There are parts of town the tourist board don't mention. Parts of town where the police travel in threes if they travel at all. In my line of work you get to visit them more than is healthy. Healthy is never.

He was waiting for me outside Luigi's. I slid up behind him, my rubber-soled shoes soundless on the shiny wet sidewalk.

"Hiya, Cock"

He jumped and spun around; I found myself gazing up into the muzzle of a .45. "Oh, Horner." He put the gun away. "Don't call me Cock. I'm Bernie Robin to you, Short-stuff, and don't you forget it."

`Cock Robin is good enough for me, Cock. Who killed Humpty Dumpty?"

He was a strange looking bird, but you can't be choosy in my profession. He was the best underworld lead I had.

"Let's see the colour of your money."

I showed him a fifty.

"Hell," he muttered. "It's green. Why can't they make puce or mauve money for a change?" He took it though. "All I know is that the Fat Man had his finger in a lot of pies."

"So?"

"One of those pies had four and twenty blackbirds in it."

"Huh?"

"Do I hafta spell it out for you? I... Ughh..." He crumpled to the sidewalk, an arrow protruding from his back. Cock Robin wasn't going to be doing any more chirping.

* * *

Sergeant O'Grady looked down at the body, then he looked down at me. "Faith and begorrah, to be sure" he said. "If it isn't Little Jack Horner himself."

"I didn't kill Cock Robin, Sarge."

"And I suppose that the call we got down at the station telling us you were going to be rubbing the late Mr. Robin out. Here. Tonight. Was just a hoax?"

"If I'm the killer, where are my arrows?' I thumbed open a pack of gum and started to chew. "It's a frame."

He puffed on his meerschaum and then put it away, and idly played a couple of phrases of the William Tell overture on his oboe. "Maybe. Maybe not. But you're still a suspect. Don't leave town. And Horner..."

"Yeah?"

"Dumpty's death was an accident. That's what the coroner said. That's what I say. Drop the case."

I thought about it. Then I thought of the money, and the girl. "No dice, Sarge."

He shrugged. "It's your funeral." He said it like it probably would be.

I had a funny feeling like he could be right.

"You're out of your depth, Horner. You're playing with the big boys. And it ain't healthy."

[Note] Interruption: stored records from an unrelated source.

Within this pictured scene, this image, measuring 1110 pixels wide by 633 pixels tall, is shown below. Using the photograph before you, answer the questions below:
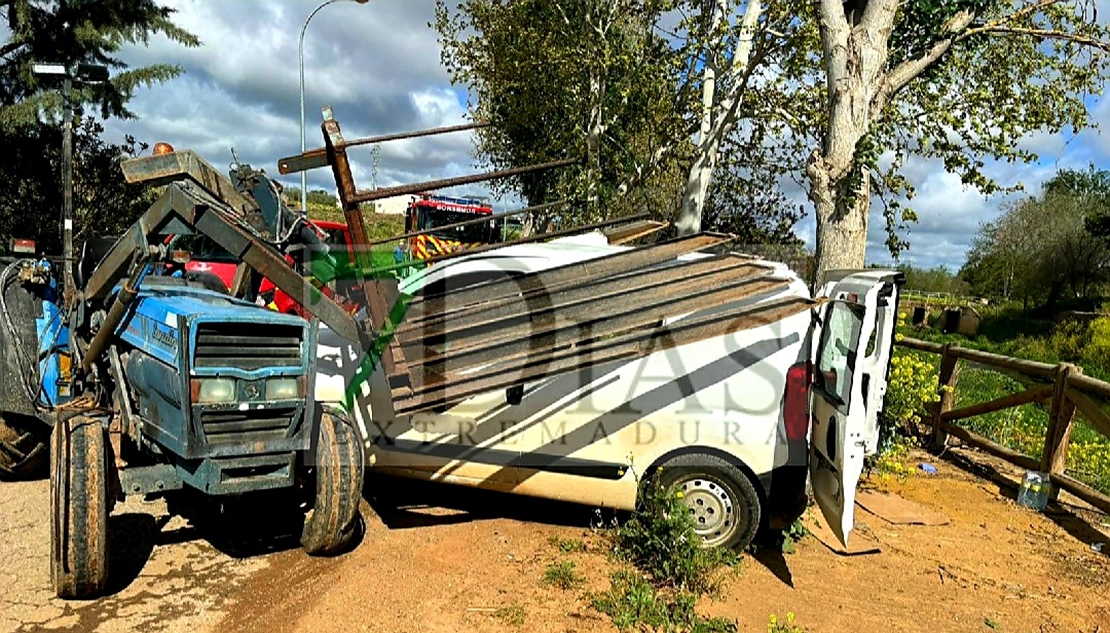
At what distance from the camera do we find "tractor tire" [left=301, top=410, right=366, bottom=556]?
4285mm

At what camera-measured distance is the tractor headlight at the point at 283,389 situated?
404 cm

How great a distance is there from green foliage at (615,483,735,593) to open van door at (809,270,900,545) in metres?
0.81

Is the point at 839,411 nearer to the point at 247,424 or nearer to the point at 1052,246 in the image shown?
the point at 247,424

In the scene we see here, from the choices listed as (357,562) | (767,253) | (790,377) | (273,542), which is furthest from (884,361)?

From what I could remember of my schooldays he was correct. Whenever I played with the big boys I always wound up having the stuffing beaten out of me. But how did O'Grady - how could O'Grady have known that? Then I remembered something else.

O'Grady was the one that used to beat me up the most.

* * *

It was time for what we in the profession call 'legwork'.I made a few discreet enquiries around town, but found out nothing about Dumpty that I didn't know already.

Humpty Dumpty was a bad egg. I remembered him when he was new in town, a smart young animal trainer with a nice line in training mice to run up clocks. He went to the bad pretty fast though; gambling, drink, women, it's the same story all over. A bright young kid thinks that the streets of Nurseryland are paved with gold, and by the time he finds out otherwise it's much too late.

Dumpty started off with extortions and robbery on a small scale - he trained up a team of spiders to scare little girls away from their curds and whey, which he'd pick up and sell on the black market. Then he moved onto blackmail -- the nastiest game. We crossed paths once, when I was hired by this young society kid - let's call him Georgie Porgie - to recover some compromising snaps of him kissing the girls and making them cry. I got the snaps, but I learned it wasn't healthy to mess with the Fat Man. And I don't make the same mistakes twice. Hell, in my line of work I can't afford to make the same mistakes once.